***** Provided records *****

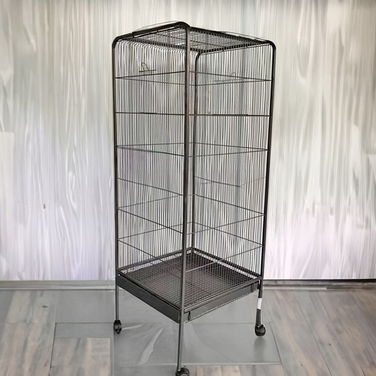 Вольєр Wideshop, 54 x 54 x 146 см, сірий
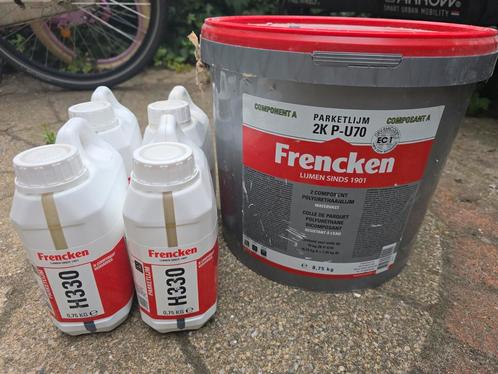 Frencken Parketlijm 2K P-U70 + Verharder - Nieuw, Doe-het-zelf en Verbouw, Verf, Beits en Lak, Nieuw, Lak, 10 tot 15 liter, Ophalen of Verzenden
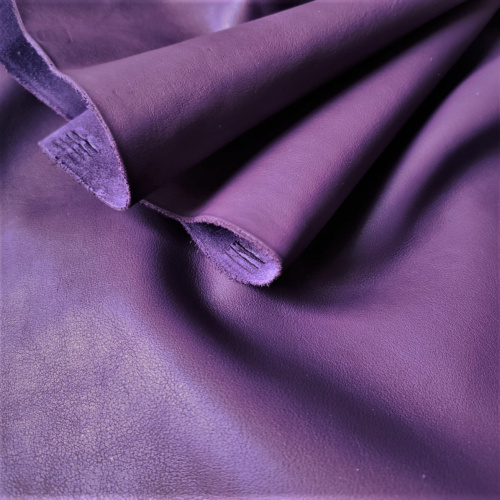 Кожа КРС 1,3 мм растит. дубл. Фиолетовый Италия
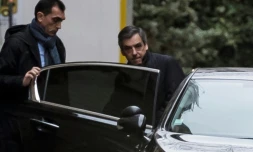 François Fillon à la sortie de son domicile le 6 février 2017 à Paris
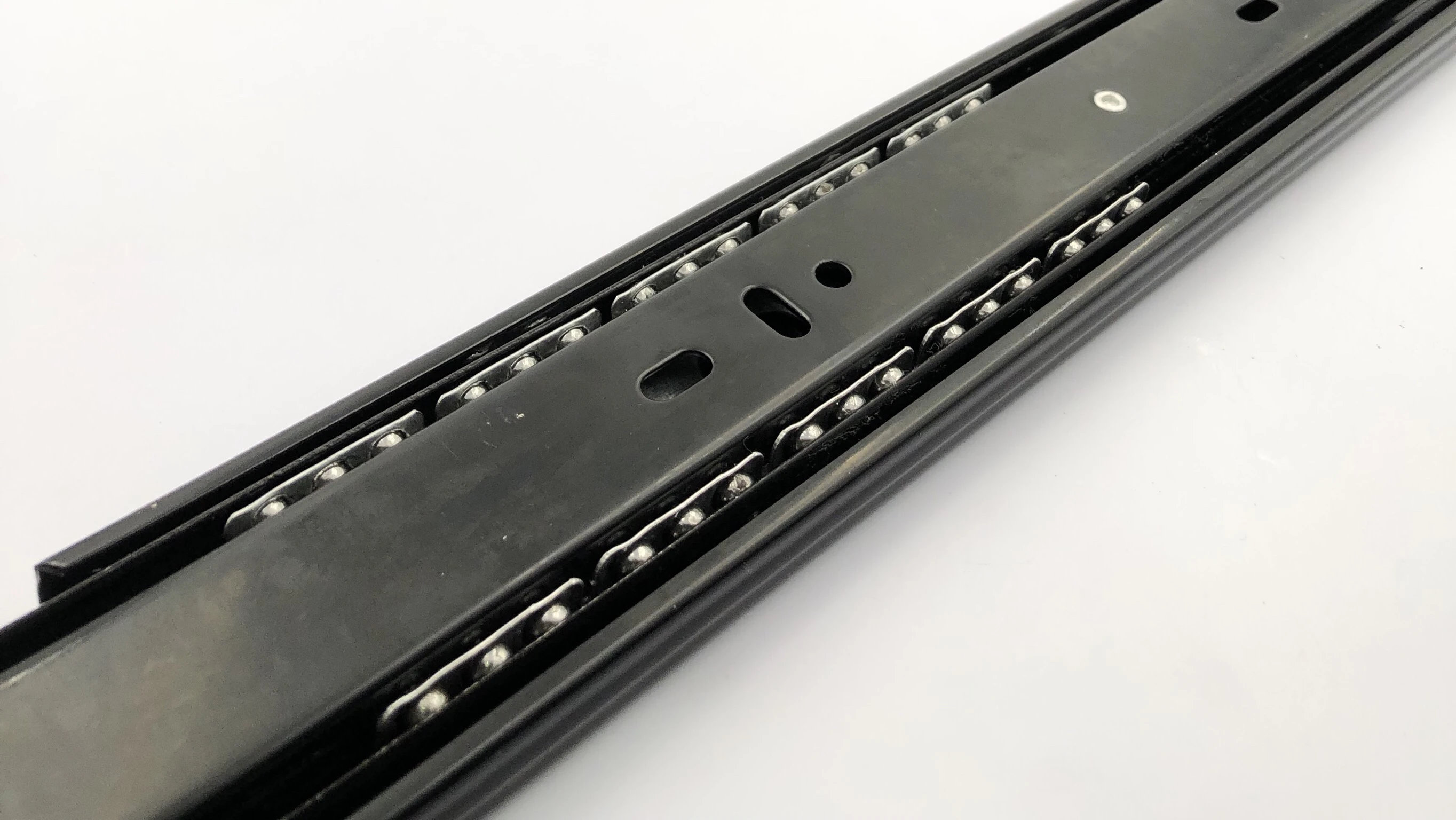 Custom 3 Folding Metal Heavy Duty Drawer Guide Concealed Cabinet Furniture Rails Cheap Push Open Ball Bearing Slides Rail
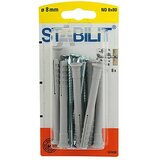 STABILIT Udarna tipla ND (Promjer tiple: 8 mm, Duljina tiple: 80 mm, Prikladno za: Puni građevinski materijali i cigla, 8 Kom.) | shoptok.hr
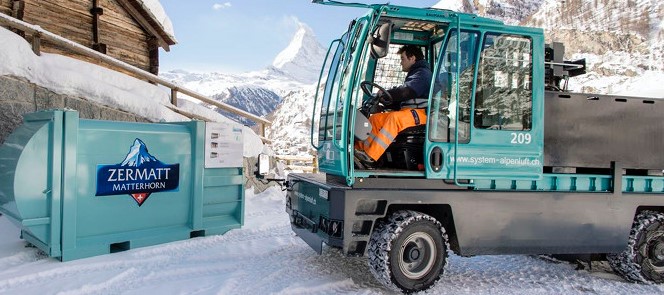 nachhaltige Beschaffung: Entsorgung Recycling Zermatt durch Schwendimann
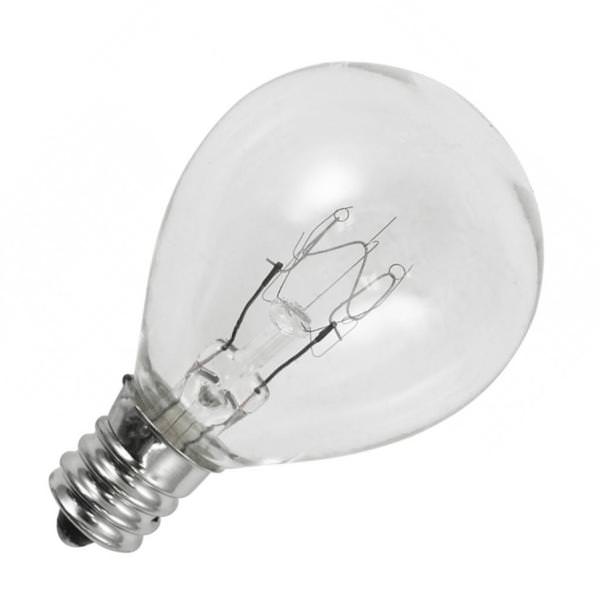 10 watt 130 volt S11 Candelabra Screw Base Incandescent Light Bulb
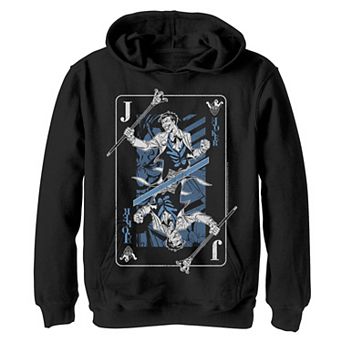 Boys 8-20 Batman The Joker Playing Card Graphic Fleece Hoodie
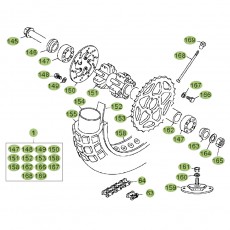 Beta REV50 08 Hinterrad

*****

→ To do
Reproduce every row's text line for line, with the pictures left out.

→ Task result
 Вольєр Wideshop, 54 x 54 x 146 см, сірий
 Frencken Parketlijm 2K P-U70 + Verharder - Nieuw, Doe-het-zelf en Verbouw, Verf, Beits en Lak, Nieuw, Lak, 10 tot 15 liter, Ophalen of Verzenden
 Кожа КРС 1,3 мм растит. дубл. Фиолетовый Италия
 François Fillon à la sortie de son domicile le 6 février 2017 à Paris
 Custom 3 Folding Metal Heavy Duty Drawer Guide Concealed Cabinet Furniture Rails Cheap Push Open Ball Bearing Slides Rail
 STABILIT Udarna tipla ND (Promjer tiple: 8 mm, Duljina tiple: 80 mm, Prikladno za: Puni građevinski materijali i cigla, 8 Kom.) | shoptok.hr
 nachhaltige Beschaffung: Entsorgung Recycling Zermatt durch Schwendimann
 10 watt 130 volt S11 Candelabra Screw Base Incandescent Light Bulb
 Boys 8-20 Batman The Joker Playing Card Graphic Fleece Hoodie
 Beta REV50 08 Hinterrad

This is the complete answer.